┌─ Textauszug
# Warum Bergwerk?



## machero (16. November 2004)

Was ist das tolle an diesen Rädern?


----------



## Lumix (16. November 2004)

machero schrieb:
			
		

> Was ist das tolle an diesen Rädern?




Hallo,

auch hier muss ich mal wieder auf die älteren Einträge verweisen.

Wenn Du ein wenig stöberst, kannst Du die Begeisterung evt. verstehen!!!!!

Ich habe eine Anzeige in der Bike gesehen (3 Jahre her) und für mich stand diese Marke fest.
Frage mich nicht warum!!!  Ich kann es selber nicht erklären.

Das kennt doch wohl jeder, man sieht etwas und ist sofort Feuer und Flamme, auch, wenn es dieses Produkt von zig anderen Firmen zum günstigeren Preis angeboten wird.

Peter


----------



## MTB-News.de




----------



## carloz (16. November 2004)

machero schrieb:
			
		

> Was ist das tolle an diesen Rädern?



Das ist doch eine rethorische Frage   

greetZ
CarloZ


----------



## Eisenfaust (16. November 2004)
└─
┌─ Datenabschnitt
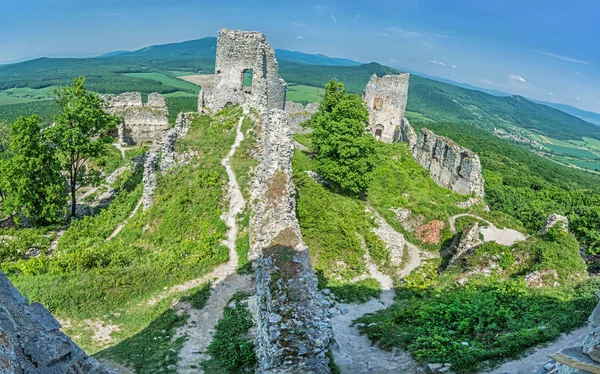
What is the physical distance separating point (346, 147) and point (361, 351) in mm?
└─
Aufgabenstellung: Entscheiden Sie, ob die folgenden Aussagen mit dem Forumstext übereinstimmen, und belegen Sie jede Antwort (Ja oder Nein) mit den entscheidenden Worten des Textes im genauen Wortlaut. 1. Lumix hat eine Anzeige in der Bike gesehen. 2. Lumix kann erklären, warum die Marke feststand. 3. Carloz bezeichnet die Frage von machero als rhetorisch.

Lösung:
1. Ja: „Ich habe eine Anzeige in der Bike gesehen (3 Jahre her)“
2. Nein: „Ich kann es selber nicht erklären.“
3. Ja: „Das ist doch eine rethorische Frage“